We used a single thickness for the epidermis and the dermis and only one typical wavelength-dependent scattering value and anisotropy for skin in the Monte Carlo simulation to derive the regression Equations (14) and (15) for the concentrations of melanin C and total blood C. We also assumed a single thickness for the epidermis and the dermis in the Monte Carlo simulation. Diffusely reflected light from the skin will increase as the absorption of light in skin becomes small and will increase as the scattering coefficient μ (λ) becomes small. Thus, if the scattering coefficients μ (λ) of a sample are larger than the typical values used in the Monte Carlo simulation, the regression model will underestimate the chromophore concentrations. Diffusely reflected light from the skin will also increase as the anisotropy factors g(λ) decrease. Therefore, if the anisotropy factors g(λ) of a sample are larger than the typical values, the regression model will underestimate the chromophore concentrations. The probability that light is absorbed by melanin in the epidermis will be higher than the probability that light is absorbed by blood in the dermis as the epidermis becomes thicker. Therefore, if the thickness t of the epidermis is larger than the typical values, then the concentration of melanin in the epidermis or that of blood may be under- or overestimated, respectively. Hence, the measurements could be varied with the changes in the scattering coefficients μ (λ), the anisotropy factors g(λ), and the thickness t of each layer. Studies on the Monte Carlo simulation model with the variations in the scattering coefficients, the anisotropy factors, and the thickness of each layer would strength the method in the future. We will investigate the regression equations involving those variations further in future work. Although there were some artifacts due to the shade originating from the curved and irregular surface of fingers, lateral distributions of C,C and StO2 and their responses to the occlusions were successfully visualized.

Conclusions

In summary, a method for estimating melanin concentration, blood concentration, and tissue oxygen saturation in human skin based on spectral reflectance images reconstructed from a single snap shot of an RGB image by WEM is demonstrated in the present report.
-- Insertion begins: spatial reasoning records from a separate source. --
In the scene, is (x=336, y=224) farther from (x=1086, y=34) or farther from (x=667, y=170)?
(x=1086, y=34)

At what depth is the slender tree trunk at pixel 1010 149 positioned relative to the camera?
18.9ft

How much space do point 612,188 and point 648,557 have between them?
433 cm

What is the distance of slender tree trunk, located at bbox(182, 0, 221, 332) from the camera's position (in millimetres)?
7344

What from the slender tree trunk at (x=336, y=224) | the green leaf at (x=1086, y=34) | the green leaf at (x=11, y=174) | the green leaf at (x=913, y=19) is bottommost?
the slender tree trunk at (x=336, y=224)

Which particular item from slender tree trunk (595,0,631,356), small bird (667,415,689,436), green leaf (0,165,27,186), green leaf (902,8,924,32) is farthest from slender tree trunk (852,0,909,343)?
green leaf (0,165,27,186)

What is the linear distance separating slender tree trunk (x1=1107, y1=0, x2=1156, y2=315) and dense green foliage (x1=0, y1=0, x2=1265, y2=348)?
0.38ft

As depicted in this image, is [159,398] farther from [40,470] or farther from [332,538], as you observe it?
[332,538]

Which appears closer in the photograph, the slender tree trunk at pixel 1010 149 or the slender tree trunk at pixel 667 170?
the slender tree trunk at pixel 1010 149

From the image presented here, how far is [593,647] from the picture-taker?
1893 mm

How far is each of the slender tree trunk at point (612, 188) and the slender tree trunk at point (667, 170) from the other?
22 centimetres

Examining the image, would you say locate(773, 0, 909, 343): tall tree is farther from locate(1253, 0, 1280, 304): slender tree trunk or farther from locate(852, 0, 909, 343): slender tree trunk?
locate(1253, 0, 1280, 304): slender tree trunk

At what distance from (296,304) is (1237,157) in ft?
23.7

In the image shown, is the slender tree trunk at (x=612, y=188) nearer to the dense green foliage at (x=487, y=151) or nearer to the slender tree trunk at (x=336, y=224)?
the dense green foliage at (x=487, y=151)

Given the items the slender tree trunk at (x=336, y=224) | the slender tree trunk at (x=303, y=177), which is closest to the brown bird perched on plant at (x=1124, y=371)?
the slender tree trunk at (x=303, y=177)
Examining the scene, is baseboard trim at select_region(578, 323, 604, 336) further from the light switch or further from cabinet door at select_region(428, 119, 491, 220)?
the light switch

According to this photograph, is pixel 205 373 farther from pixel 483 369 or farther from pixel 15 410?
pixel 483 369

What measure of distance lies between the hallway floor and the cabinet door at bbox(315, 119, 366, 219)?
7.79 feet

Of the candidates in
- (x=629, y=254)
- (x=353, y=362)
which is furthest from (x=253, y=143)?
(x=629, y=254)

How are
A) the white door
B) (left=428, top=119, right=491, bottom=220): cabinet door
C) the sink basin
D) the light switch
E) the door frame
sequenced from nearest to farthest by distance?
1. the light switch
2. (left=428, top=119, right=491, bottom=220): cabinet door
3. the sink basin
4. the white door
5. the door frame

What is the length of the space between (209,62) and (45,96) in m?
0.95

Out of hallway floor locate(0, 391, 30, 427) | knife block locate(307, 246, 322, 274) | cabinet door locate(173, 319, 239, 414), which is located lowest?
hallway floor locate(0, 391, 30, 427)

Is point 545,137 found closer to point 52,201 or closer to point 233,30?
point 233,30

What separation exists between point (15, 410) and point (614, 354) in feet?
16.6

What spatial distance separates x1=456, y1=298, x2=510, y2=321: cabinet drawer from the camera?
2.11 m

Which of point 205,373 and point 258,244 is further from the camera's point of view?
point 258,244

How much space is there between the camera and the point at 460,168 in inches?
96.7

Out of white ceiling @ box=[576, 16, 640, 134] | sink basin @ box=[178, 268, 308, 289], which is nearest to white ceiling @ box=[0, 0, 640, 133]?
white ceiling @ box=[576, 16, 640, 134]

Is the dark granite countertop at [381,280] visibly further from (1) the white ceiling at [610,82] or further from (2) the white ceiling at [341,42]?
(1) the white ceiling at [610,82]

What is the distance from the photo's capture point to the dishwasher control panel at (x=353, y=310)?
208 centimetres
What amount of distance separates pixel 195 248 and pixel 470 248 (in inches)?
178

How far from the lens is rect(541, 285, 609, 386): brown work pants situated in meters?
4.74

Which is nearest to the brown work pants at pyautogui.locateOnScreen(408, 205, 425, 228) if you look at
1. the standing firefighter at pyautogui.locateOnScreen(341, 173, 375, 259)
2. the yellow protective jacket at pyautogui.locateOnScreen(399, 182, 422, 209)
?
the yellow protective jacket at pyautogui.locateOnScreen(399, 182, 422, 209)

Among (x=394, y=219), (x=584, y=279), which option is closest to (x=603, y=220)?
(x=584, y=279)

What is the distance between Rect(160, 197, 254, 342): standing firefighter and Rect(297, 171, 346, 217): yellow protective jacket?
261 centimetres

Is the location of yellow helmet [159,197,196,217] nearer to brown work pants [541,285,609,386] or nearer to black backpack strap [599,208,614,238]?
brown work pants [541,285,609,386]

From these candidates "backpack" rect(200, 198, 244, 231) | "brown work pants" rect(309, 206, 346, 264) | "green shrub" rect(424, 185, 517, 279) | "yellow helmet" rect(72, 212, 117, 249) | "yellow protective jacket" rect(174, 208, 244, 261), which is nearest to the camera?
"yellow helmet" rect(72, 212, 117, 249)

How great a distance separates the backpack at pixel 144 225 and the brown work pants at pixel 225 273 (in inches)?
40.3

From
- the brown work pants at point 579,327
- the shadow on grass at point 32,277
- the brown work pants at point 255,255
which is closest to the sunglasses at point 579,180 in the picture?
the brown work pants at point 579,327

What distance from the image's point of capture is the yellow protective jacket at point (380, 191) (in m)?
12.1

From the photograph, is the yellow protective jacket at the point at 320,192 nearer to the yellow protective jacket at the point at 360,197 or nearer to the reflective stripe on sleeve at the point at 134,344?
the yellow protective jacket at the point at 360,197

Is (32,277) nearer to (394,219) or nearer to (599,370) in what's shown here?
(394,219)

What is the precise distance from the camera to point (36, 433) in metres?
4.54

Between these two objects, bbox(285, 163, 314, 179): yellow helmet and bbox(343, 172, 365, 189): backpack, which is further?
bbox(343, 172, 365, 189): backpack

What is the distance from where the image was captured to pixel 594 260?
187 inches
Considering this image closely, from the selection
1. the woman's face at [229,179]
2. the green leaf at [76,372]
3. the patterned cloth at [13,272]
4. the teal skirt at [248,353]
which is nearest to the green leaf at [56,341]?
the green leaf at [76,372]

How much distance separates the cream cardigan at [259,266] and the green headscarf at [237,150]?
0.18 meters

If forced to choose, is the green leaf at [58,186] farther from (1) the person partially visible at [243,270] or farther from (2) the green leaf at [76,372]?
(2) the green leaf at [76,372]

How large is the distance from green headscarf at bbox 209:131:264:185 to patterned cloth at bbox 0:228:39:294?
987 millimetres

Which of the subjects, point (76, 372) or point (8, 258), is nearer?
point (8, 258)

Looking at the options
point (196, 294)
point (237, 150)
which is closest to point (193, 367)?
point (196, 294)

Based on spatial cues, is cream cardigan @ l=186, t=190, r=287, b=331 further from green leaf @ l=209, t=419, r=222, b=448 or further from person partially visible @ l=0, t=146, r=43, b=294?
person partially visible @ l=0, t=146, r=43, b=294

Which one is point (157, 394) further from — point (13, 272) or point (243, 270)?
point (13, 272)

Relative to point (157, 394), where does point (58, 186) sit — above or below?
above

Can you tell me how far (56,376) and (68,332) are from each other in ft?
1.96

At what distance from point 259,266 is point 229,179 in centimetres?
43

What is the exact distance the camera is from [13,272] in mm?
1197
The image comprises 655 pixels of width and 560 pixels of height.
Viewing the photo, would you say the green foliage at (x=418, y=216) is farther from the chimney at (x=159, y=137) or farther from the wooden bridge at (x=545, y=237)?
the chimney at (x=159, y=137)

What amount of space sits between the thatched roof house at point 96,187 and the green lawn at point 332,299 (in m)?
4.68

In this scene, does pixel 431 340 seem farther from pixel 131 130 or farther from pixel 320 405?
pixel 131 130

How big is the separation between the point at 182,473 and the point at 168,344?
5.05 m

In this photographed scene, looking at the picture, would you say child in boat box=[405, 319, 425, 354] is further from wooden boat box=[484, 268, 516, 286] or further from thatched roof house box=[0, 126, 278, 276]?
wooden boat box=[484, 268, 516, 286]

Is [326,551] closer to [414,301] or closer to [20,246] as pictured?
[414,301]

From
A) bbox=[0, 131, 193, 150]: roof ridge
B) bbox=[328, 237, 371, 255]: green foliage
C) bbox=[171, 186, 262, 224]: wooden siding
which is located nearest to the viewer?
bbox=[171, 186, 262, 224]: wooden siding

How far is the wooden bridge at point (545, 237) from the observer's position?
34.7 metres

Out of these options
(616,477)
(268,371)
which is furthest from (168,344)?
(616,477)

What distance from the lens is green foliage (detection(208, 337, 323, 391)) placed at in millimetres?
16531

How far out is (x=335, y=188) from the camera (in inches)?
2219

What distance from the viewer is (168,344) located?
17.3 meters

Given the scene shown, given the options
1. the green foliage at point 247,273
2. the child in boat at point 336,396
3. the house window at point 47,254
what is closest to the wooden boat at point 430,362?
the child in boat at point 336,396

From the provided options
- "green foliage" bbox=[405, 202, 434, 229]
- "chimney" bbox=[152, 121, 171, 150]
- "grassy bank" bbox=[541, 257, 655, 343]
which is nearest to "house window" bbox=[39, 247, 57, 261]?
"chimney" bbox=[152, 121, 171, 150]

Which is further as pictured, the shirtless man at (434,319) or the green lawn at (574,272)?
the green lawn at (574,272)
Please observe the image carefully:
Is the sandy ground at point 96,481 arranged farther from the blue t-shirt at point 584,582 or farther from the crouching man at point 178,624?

Experiments with phantoms demonstrated the validity of the proposed imaging method for visualization of chromophore contents. In vivo experiments confirmed the ability of the method to monitor chromophore contents and physiological changes in human skin tissue. The results of the present study demonstrate the possibility of evaluating the hemodynamics of subsurface skin tissue. The great advantages of this method are its simplicity and applicability, because the only devices required are a digital RGB camera with a known color profile, a white light source, and a personal computer. The total cost of our system was approximately $4,000. We expect to further extend this method in order to investigate the physiological and clinical indices of blood flow, such as the arterial inflow rate, the venous capacitance, and the maximum venous outflow.